Male BALB/c mice (aged 6–8 weeks) were obtained from the Beijing Vital River Laboratory Animal Technology Co. Ltd. (Beijing, China). The animals were housed under laboratory conditions, given free access to food and water and maintained in a pathogen-free facility. The animals were treated as recommended in the Guide for the Care and Use of Laboratory Animals, and both investigative and veterinary staff monitored the health and well-being of the mice used in the research; this level of responsibility and care, which is based on the Guide for the Care and Use of Laboratory Animals (National Research Council, 2011), is mandated by the Public Health Service. For tissue and blood collection, the mice were anaesthetised using ether inhalation and euthanised using cervical dislocation. It was ensured that the animals were fully anaesthetised following ether administration by monitoring the breathing rate, limb tension, corneal reflex and skin algesthesia. The Wannan Medical College Laboratory Animals Care and Use Committee approved all ether use and animal experiments.

Collection entries |
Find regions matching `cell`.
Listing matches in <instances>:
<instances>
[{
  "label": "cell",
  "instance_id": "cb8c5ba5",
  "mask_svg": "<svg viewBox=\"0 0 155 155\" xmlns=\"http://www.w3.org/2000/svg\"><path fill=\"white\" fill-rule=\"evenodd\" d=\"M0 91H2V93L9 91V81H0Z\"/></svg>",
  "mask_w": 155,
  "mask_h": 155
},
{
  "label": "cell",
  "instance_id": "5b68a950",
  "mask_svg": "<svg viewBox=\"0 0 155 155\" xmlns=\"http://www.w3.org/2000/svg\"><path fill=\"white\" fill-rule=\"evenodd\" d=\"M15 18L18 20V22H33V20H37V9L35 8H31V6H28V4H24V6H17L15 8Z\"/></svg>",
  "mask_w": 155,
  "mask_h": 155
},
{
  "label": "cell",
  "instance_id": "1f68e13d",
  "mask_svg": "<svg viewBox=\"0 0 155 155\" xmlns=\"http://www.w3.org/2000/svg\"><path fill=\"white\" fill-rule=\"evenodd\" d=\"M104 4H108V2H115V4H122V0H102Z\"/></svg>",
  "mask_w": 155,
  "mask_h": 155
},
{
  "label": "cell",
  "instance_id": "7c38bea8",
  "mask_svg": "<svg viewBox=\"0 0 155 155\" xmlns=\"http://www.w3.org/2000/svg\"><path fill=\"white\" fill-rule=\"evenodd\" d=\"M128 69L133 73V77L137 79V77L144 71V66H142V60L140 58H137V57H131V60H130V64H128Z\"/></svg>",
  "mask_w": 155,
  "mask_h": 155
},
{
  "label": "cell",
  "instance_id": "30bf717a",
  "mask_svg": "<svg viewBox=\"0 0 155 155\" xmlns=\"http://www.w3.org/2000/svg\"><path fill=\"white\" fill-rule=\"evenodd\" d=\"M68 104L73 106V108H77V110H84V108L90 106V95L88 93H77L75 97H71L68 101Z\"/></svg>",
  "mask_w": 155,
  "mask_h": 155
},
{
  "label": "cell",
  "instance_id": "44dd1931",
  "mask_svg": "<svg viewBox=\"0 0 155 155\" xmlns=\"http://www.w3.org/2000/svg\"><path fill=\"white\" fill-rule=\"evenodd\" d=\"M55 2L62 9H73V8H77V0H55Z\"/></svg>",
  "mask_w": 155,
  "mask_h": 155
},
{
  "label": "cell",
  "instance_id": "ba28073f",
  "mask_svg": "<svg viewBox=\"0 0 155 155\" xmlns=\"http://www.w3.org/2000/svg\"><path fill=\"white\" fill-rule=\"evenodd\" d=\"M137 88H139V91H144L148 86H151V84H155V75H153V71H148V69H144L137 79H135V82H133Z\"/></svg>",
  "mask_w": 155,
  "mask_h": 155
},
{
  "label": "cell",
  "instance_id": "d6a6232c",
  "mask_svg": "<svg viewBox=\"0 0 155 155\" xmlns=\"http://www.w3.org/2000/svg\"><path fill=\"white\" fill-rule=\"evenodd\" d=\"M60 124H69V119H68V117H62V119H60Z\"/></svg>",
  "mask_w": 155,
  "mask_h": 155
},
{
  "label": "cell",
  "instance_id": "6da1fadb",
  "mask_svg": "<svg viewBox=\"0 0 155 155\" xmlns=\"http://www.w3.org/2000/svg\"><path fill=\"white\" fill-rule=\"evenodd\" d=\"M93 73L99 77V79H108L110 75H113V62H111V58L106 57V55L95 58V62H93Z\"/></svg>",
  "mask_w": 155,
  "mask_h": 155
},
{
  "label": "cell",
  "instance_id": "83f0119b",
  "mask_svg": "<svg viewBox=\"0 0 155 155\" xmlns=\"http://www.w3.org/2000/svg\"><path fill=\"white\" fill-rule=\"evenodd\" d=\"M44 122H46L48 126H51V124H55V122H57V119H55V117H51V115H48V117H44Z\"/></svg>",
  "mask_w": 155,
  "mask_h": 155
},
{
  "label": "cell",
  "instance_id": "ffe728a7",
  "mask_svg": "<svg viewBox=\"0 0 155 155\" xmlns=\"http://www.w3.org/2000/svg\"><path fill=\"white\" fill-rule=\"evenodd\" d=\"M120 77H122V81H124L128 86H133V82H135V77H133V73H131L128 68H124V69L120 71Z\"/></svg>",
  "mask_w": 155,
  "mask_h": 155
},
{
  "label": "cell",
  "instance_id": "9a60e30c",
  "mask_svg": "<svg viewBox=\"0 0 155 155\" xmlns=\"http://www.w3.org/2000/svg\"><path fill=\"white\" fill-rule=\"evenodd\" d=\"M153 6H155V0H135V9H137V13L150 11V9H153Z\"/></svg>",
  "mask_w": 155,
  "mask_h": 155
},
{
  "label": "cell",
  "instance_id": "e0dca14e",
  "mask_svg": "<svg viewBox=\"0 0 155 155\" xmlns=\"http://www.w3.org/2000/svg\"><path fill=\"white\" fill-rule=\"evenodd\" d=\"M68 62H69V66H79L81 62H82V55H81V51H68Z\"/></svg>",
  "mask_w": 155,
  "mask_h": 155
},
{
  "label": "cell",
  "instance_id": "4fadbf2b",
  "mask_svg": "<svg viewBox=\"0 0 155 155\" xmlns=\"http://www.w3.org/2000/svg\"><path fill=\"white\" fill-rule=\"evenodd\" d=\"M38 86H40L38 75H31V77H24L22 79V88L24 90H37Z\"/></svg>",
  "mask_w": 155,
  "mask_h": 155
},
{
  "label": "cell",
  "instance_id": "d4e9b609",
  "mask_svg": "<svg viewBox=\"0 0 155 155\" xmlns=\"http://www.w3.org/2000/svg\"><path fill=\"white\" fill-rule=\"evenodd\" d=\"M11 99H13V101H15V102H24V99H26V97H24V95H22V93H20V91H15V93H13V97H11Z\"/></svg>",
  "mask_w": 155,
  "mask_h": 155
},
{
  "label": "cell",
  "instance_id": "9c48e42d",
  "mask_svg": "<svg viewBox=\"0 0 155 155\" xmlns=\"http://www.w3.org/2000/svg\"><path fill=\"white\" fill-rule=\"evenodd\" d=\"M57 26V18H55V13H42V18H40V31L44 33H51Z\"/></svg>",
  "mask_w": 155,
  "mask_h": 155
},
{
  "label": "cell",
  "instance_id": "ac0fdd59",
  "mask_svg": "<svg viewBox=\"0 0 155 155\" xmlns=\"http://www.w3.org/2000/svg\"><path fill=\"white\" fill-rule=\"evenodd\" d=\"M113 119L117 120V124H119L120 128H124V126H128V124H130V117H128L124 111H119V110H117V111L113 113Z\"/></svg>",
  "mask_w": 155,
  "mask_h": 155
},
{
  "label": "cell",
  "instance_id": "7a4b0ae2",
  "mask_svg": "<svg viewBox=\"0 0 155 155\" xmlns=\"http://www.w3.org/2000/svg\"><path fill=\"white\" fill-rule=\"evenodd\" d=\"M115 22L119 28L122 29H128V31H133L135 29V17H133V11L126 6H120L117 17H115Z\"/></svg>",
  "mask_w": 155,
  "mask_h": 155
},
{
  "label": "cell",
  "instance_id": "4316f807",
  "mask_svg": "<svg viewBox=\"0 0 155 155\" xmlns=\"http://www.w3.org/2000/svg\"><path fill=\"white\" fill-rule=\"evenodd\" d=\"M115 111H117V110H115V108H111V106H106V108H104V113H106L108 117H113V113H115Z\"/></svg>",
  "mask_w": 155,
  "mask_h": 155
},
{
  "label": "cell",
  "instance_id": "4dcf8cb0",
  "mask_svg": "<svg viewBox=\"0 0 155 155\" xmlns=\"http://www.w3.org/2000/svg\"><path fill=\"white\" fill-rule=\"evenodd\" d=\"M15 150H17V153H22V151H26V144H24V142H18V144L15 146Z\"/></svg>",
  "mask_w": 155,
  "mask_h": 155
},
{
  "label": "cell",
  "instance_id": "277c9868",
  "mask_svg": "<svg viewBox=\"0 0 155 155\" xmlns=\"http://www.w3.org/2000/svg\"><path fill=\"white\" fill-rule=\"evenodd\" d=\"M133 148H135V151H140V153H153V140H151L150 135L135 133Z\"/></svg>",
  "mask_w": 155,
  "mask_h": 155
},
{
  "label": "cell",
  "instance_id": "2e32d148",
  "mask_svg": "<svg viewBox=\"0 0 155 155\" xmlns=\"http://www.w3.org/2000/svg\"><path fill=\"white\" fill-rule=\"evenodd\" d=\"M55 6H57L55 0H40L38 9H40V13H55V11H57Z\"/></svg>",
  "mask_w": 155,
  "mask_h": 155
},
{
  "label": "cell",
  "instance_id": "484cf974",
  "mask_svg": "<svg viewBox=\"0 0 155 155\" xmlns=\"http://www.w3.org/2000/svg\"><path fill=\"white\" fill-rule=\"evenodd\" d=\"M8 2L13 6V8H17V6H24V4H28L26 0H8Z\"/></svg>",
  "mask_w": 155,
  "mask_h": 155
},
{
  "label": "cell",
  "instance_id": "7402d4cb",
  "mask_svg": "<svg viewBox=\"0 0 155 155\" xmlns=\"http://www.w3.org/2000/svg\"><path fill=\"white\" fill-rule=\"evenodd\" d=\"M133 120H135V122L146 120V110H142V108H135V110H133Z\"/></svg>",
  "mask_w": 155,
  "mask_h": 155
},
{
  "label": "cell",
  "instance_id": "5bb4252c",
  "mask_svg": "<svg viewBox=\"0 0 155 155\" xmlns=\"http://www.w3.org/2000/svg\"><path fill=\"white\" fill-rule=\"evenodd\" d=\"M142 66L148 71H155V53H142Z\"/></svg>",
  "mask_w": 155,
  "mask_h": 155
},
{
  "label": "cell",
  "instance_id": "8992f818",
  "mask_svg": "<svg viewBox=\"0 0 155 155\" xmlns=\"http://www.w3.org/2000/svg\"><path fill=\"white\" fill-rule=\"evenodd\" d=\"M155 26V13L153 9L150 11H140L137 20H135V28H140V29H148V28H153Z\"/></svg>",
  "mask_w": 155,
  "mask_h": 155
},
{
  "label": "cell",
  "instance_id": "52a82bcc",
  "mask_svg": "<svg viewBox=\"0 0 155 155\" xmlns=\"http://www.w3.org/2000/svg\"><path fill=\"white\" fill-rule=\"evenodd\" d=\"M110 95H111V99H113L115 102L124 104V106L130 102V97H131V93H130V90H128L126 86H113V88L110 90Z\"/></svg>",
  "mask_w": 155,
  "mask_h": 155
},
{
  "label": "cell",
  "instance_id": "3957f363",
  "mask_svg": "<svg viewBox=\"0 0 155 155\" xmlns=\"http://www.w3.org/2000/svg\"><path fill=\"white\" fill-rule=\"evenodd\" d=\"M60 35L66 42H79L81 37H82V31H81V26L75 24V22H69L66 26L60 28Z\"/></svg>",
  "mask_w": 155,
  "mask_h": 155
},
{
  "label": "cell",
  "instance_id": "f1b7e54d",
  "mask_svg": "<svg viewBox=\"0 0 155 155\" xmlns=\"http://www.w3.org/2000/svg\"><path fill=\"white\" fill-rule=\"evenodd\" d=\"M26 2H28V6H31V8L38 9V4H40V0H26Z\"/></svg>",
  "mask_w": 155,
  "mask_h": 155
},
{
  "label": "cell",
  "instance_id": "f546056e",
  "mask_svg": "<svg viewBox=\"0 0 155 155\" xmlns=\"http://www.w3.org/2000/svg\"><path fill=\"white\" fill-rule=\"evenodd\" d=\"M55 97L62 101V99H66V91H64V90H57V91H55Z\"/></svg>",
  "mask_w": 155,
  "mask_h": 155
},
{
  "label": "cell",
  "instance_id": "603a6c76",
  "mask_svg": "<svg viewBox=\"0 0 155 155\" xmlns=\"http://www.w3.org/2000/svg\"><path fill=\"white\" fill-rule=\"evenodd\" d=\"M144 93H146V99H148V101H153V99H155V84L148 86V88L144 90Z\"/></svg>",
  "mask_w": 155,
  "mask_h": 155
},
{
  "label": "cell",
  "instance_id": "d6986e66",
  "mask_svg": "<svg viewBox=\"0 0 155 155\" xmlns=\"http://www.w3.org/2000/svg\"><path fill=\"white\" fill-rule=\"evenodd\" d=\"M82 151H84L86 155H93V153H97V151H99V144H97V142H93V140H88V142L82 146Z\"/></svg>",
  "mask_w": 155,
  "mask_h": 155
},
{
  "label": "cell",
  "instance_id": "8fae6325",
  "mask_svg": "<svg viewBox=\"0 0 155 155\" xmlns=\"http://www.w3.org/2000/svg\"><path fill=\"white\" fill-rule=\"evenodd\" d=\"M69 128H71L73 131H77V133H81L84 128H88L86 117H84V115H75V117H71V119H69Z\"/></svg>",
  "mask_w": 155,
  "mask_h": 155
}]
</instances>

What you will do |
a – For each statement about the mouse care methods text, say yes or no as to whether it agrees with the text, and quote the deciding words: (i) The mice used were female. (ii) The mice had free access to food and water. (iii) The mice were euthanized by cervical dislocation.
b – Rewrite the paragraph of the mouse care methods text that begins "Male BALB/c mice" as a short list that keeps its main facts.
c – Write the next part of the mouse care methods text, continuing from its final sentence.
The data play no part in these tasks.

Results of the exercise |
a –
(i) No: "Male BALB/c mice (aged 6–8 weeks)"
(ii) Yes: "given free access to food and water"
(iii) Yes: "euthanised using cervical dislocation"

b –
- Male BALB/c mice, 6–8 weeks old, came from Beijing Vital River Laboratory Animal Technology Co. Ltd. (Beijing, China).
- They were kept in a pathogen-free facility with free access to food and water.
- Care followed the Guide for the Care and Use of Laboratory Animals (National Research Council, 2011), as the Public Health Service mandates. Investigative and veterinary staff monitored the mice's health.
- For tissue and blood collection, mice were anesthetized by ether inhalation and euthanized by cervical dislocation.
- Full anesthesia was confirmed by checking breathing rate, limb tension, corneal reflex and skin algesthesia.
- The Wannan Medical College Laboratory Animals Care and Use Committee approved all ether use and animal experiments.

c –
The animals were randomly divided into two groups: the control group and the model group. The model group15 was intraperitoneally injected with 800mg/kg d-GalN (Sigma-Aldrich, St. Louis, MO, USA) and 10μg/kg LPS (Sigma-Aldrich), whereas the control group was administered with the same doses consisting of only saline. The animals were euthanised at different time points (0, 1, 3, 5, 7, 9 and 24h), and blood and liver tissues were collected. After anaesthesia, blood samples (1.0ml each) were collected from the retroorbital venous plexus in all animals, and the mice were sacrificed by cervical dislocation. A certain quantity of heparinised blood was used to measure biochemical analysis and the enzyme-linked immunosorbent assay (ELISA). Liver tissues were collected for biochemical, terminal deoxynucleotidyl transferase-mediated dUTP nick end labelling (TUNEL) assay and immunohistochemistry analyses.

Serum samples collected at 1 and 7h were analysed for cytokine levels using a Valukine ELISA kit (R&D Systems, Minneapolis, MN, USA). Serum levels of alanine aminotransferase (ALT) and aspartate aminotransferase (AST) were measured using a standard autoanalyser (Hitachi 7600–10, Hitachi, Tokyo, Japan).

Liver tissues were rinsed with phosphate-buffered saline, fixed in 10% neutral buffered formalin for 24h, paraffin-embedded and sectioned with a microtome to obtain 5-μm-thick sections. The sections were stained with haematoxylin–eosin and examined via light microscopy to evaluate the tissues for histopathological damage; the damage was evaluated under a fluorescence microscope (magnification 200×).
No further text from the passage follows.